Your task.
Beginning with the line below that contains "Endonezya'da can kaybı 280'e çıktı" and ending with the line that contains "vendo você passar", retype every line exactly. Pictures are not copied.

Exercise inputs.
-- Opening Marker --
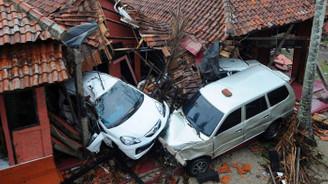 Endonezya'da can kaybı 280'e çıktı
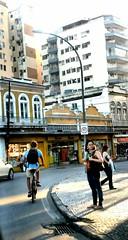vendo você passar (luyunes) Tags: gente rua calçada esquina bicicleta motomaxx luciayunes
-- Closing Marker --
-- Opening Marker --
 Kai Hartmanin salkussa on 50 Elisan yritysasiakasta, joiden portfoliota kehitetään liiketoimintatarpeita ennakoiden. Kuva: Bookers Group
-- Closing Marker --
Output of the task.
 Endonezya'da can kaybı 280'e çıktı
vendo você passar (luyunes) Tags: gente rua calçada esquina bicicleta motomaxx luciayunes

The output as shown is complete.